_EXERCÍCIO 1_: No excerto sobre a decisão do Tribunal Arbitral, o que fez a autarquia com o Lote 2 da Feira Popular?
_EXERCÍCIO 2_: Prossiga o texto sobre a decisão do Tribunal Arbitral no caso Bragaparques a partir da última frase apresentada.

_EXCERTO DA PÁGINA_:
'''
O raciocínio do Tribunal Arbitral pode ser simplificado da seguinte forma:

  • A autarquia acordou de livre vontade dois contratos com a Bragaparques: permutou o Lote 1 e vendeu o Lote 2, ambos da Feira Popular, para a construção de um empreendimento imobiliário de habitação e de serviços;
  • Promoveu uma operação de loteamento para a construção desse empreendimento;
  • Não cumpriu os dois contratos devido a irregularidades detetadas;
  • Mas também não retificou essas irregularidades — quando podia e devia tê-lo feito;
  • Logo, está em causa dois contratos que não foram executados, mercê do incumprimento por parte da autarquia;
  • “Os danos a revelar são os do incumprimento” da CML, lê-se na decisão do Tribunal.
'''
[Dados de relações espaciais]
'''
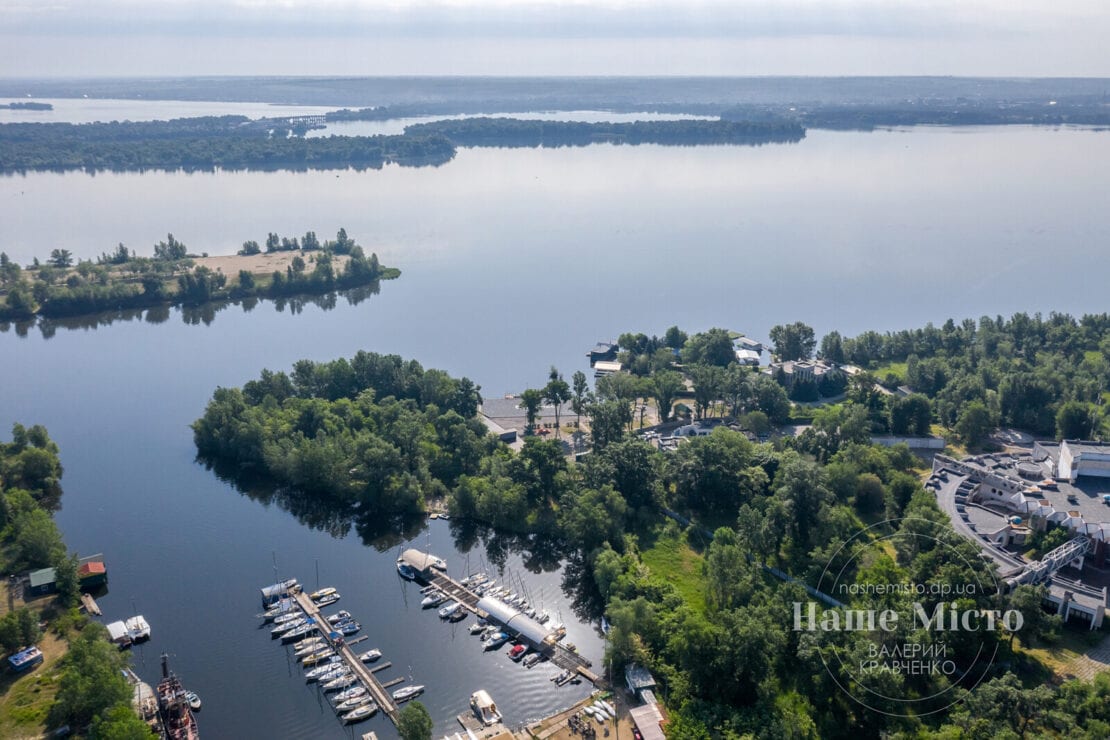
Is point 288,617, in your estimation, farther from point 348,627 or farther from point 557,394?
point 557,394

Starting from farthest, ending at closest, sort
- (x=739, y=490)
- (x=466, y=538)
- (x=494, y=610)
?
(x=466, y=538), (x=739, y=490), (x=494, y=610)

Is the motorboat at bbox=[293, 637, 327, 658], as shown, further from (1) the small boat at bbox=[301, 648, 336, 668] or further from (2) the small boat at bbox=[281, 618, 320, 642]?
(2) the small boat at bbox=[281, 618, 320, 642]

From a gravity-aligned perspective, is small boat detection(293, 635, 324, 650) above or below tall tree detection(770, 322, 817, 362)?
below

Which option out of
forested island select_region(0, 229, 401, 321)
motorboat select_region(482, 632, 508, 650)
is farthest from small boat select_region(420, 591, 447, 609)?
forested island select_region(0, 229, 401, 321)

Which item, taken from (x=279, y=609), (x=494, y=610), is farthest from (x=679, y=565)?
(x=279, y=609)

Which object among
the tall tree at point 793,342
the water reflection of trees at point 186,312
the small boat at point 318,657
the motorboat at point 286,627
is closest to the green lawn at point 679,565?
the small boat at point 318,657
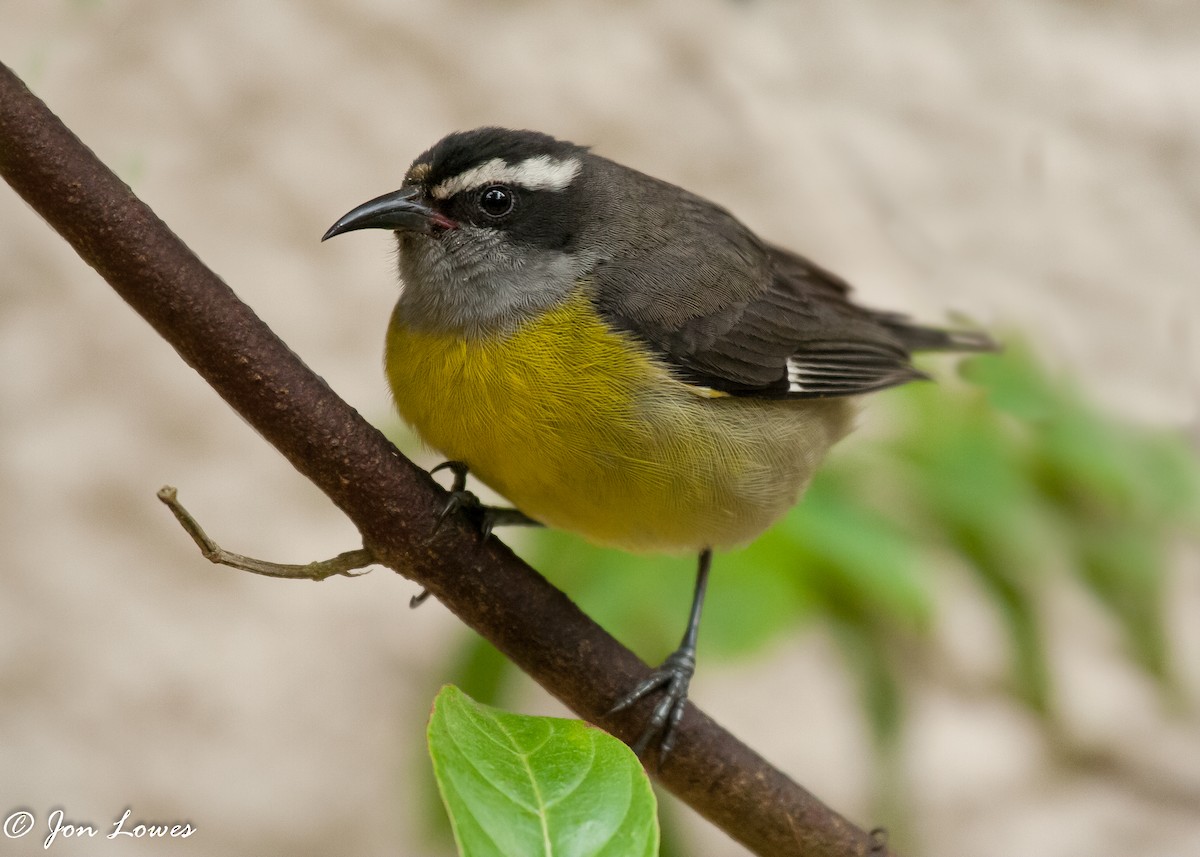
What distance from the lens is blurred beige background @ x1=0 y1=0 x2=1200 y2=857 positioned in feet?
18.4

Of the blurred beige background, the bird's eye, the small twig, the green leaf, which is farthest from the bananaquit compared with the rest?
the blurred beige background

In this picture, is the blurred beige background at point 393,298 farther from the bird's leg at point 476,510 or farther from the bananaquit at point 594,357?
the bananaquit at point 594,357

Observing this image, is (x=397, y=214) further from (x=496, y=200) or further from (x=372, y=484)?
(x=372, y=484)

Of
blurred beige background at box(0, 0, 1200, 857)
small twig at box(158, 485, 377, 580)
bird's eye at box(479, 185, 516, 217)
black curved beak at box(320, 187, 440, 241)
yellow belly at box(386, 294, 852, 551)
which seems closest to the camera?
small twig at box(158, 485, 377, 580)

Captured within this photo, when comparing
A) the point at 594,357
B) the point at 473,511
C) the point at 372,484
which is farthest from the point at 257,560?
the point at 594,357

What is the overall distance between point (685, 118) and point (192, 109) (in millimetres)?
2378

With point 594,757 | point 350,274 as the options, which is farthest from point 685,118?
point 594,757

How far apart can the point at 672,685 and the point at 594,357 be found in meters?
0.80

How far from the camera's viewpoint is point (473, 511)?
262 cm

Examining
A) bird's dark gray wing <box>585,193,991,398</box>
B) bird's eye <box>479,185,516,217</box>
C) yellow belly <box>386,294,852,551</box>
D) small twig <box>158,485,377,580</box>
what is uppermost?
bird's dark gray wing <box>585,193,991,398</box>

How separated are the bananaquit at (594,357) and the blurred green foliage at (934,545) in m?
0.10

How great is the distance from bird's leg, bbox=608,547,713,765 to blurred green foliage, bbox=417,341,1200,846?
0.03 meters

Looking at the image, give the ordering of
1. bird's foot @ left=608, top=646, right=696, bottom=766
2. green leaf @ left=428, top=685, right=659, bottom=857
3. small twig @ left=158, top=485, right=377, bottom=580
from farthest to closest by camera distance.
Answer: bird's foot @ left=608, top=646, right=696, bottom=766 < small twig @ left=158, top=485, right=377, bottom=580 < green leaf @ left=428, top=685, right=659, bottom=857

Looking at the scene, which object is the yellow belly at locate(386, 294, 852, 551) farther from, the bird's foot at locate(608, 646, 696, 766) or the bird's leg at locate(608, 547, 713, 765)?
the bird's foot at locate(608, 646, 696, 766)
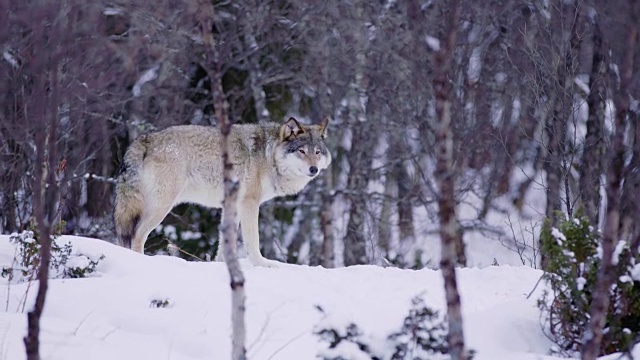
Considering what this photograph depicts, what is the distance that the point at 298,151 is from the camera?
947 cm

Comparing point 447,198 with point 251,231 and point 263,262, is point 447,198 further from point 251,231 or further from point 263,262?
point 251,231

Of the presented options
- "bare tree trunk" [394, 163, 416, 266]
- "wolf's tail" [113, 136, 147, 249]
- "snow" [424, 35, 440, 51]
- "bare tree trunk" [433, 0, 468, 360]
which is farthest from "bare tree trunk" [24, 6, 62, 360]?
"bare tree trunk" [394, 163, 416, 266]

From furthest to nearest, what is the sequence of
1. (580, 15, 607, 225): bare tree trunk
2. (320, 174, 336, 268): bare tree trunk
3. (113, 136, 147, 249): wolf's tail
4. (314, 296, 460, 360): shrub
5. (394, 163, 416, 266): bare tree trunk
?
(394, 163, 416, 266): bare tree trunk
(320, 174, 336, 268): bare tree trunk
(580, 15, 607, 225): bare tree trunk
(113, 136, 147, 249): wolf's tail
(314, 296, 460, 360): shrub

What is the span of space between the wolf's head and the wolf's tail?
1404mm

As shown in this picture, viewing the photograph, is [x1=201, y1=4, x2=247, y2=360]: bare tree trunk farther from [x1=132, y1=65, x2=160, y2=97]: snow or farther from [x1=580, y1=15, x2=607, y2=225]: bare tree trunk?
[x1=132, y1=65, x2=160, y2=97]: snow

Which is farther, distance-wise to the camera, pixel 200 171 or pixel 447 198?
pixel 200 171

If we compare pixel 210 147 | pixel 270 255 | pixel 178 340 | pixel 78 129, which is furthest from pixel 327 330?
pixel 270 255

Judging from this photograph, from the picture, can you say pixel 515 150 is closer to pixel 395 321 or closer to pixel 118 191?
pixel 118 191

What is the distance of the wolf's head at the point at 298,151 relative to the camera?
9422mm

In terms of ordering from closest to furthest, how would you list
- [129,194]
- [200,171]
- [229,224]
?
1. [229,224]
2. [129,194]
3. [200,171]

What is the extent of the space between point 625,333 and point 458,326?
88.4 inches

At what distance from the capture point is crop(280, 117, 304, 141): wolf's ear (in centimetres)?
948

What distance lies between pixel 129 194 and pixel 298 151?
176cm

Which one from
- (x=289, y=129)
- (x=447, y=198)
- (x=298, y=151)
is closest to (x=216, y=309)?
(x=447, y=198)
'''
_RESPOSTA ESCRITA 1_: Vendeu-o à Bragaparques.

_RESPOSTA ESCRITA 2_:
O Observador instou o gabinete de Fernando Medina, o sucessor de António Costa como edil lisboeta, a contestar esta leitura dos factos. “A decisão do Tribunal Arbitral não é definitiva. Dela cabe recurso para o Tribunal Central Administrativo. A Câmara Municipal discorda da decisão e da sua fundamentação e por isso vai obviamente recorrer”, afirma fonte oficial da CML.

A mesma fonte assegura que, ao contrário do que diz o Tribunal Arbitral, “não era possível ‘rectificar’ nulidades – aliás o que é nulo é insuscetível de retificação. O Tribunal Central Administrativo considerou que o loteamento de 2005 era nulo e que, portanto, nem existia lote que pudesse ser permutado com a Bragaparques”. A autarquia considera mesmo que “não há ‘estragos’ da CML. O município é proprietário da Feira Popular e do Parque Mayer e é necessário avaliar quanto tem de pagar à Bragaparques por esses bens. Consideramos que a conclusão do Tribunal Arbitral é excessiva”, daí o recurso que será apresentado, na “defesa dos interesses patrimoniais da cidade”.

O vereador Carlos Moura (PCP) diz, por seu lado, que “seria muito difícil sanar as desconformidades” da responsabilidade dos executivos PSD/CDS e continuar o negócio com a Bragaparques.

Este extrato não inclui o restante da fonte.